Night Shift (Kate Daniels #6.5)(73)
“Anybody else get lucky?” I asked, completely over any and all embarrassment I might have had letting a double entendre slip.
A larger problem for me than the lack of leprechauns in any of the first three clubs was the lack of a usable ladies’ room in any of them. I’d assumed they all had ladies’ rooms; it’s just that Satan would be serving sno-cones in Hell before I would’ve set foot in any of them. Even the time-honored squat ‘n’ hover method wasn’t an option. If the floors in the clubs were sticky, I didn’t even want to think about what the bathrooms looked like. And I really needed a clean bathroom right now. I’d been fairly certain our waitresses in the next two clubs hadn’t been trying to poison me, so I’d had more Coke than my bladder could comfortably hold. Not to mention, if Yasha hit one more pothole, I was liable to let out a burp that’d ring his windshield, right before I’d wet my pants.
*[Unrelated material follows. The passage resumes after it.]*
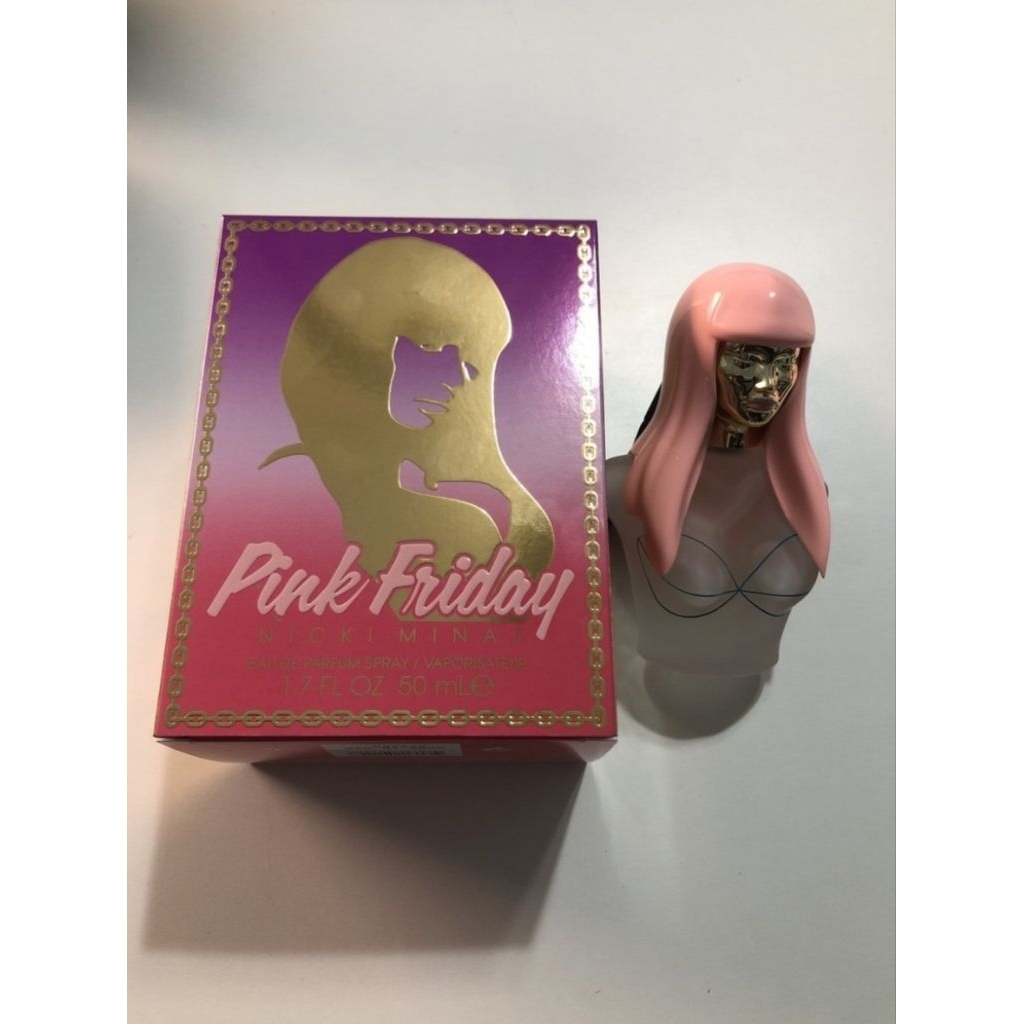 💐🌺Nước hoa nữ Pink Friday by Nicki Minaj 50ml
“Aren’t leprechauns in the Seelie Court?” I asked Ian, trying to keep my mind off the impending rupture of my bladder. “And isn’t the Seelie Court the good guys?”
“When it comes to the fairy courts, there aren’t good guys and bad guys,” he told me. “There’s just entirely too many what’s-in-it-for-me guys—and gals. All goblins and Unseelie aren’t evil, and all elves and Seelie aren’t good. There’s a whole lot of gray out there, more than black and white combined.”
“If the leprechauns know they’re in danger, why don’t they turn themselves in?”
“Because leprechauns are adrenaline junkies.”
“So they like being in danger?”
“Like it and will seek it out.” Ian stopped and spat a whispered curse.
“What is it?”
“Yasha, take us to Bacchanalia.”
The Russian werewolf shot Ian a sharp look in the rearview mirror. “Daredevil is one thing; suicide is another.”
“That’s where they’ve gone. And if they’ve been there long, we’re too late. Get us there and don’t spare the horses.”
Tires screeched, and I was glad I was wearing my seat belt. As it was, it damned near strangled me as Yasha Kazakov spun the Suburban in a U-turn in the middle of a thankfully empty Seventh Avenue.
Ian keyed his comms. “Steve, we’re going to Bacchanalia.”
Silence.
“Do you read?”
A sigh from one, a “Dammit” from the other, and a heartfelt “Shit” from Elana.
Well, that made it unanimous.
“What’s Bacchanalia?” I asked.
Ian answered me. Yasha was too busy trying to get us killed. “If Prince Finnegan knew he had one night on the town, he’d want to make it count and go to the most dangerous club he knew of—one owned by and crawling with goblins. He’d think that since he and his buddies would be glamoured that they’d be safe.”
“Wouldn’t they? Goblins can’t see through glamours.”
“No, they can’t. So Finn would think he’d be able to live dangerously without paying the consequences.”
“And . . . he would be wrong?”
“He couldn’t be more wrong. Rake Danescu owns that club. He’s a goblin, a dark mage, and while he can’t see through glamours, he’d know when they were being used.”
The depth of the leprechauns’ stupidity started to dawn on me. “And the goblins know that there are five glamoured leprechauns out looking for a good time.”
Ian nodded. “Rake Danescu would know exactly who they were the moment five creatures glamoured as human males set foot in his place.” His mouth set in a hard line. “That little bastard Finn was going there all along. Everything he did tonight was just to throw us off.”
“How’s that?”
“Bacchanalia is on the other side of town from all the clubs on the list he gave us. All the clubs on the list are—”
“Sticky.”
“To put it mildly. Bacchanalia is not. It’s upscale and very exclusive.”
“If it’s that exclusive, how are we getting in?”
“My undercover alter ego has a membership.”
Of course he does.
I knew how dangerous goblins could be, but that didn’t stop me from giving a little silent cheer. I bet Bacchanalia had fabulous bathrooms.
Ian paused uncomfortably. “I should probably warn you that Bacchanalia isn’t a strip club.”
My inside voice stopped cheering. “That sounds like a good thing, but if you feel the need to warn me, then it’s not.” I frowned. “I thought you said it was upscale.”
“It is. Bacchanalia caters to men and women, and bills itself as a complete adult entertainment experience.”
“Complete?”
“Experience. With an emphasis on experience. People don’t go to Bacchanalia simply to watch—they go to participate.” He hesitated. “And the five of us will go in together. Three men and two women going to Bacchanalia isn’t suspicious at all.”
“Do you mean . . . ?” I made vaguely suggestive hand gestures.
“Oh yeah. It’s a sex club.”
And the allure vanished from my dreams of a clean bathroom.
BACCHANALIA was located in what looked like merely one brick-fronted nightclub in the city. A pair of hobgoblins, glamoured as unnecessarily huge humans, stood guard on either side of a plain door.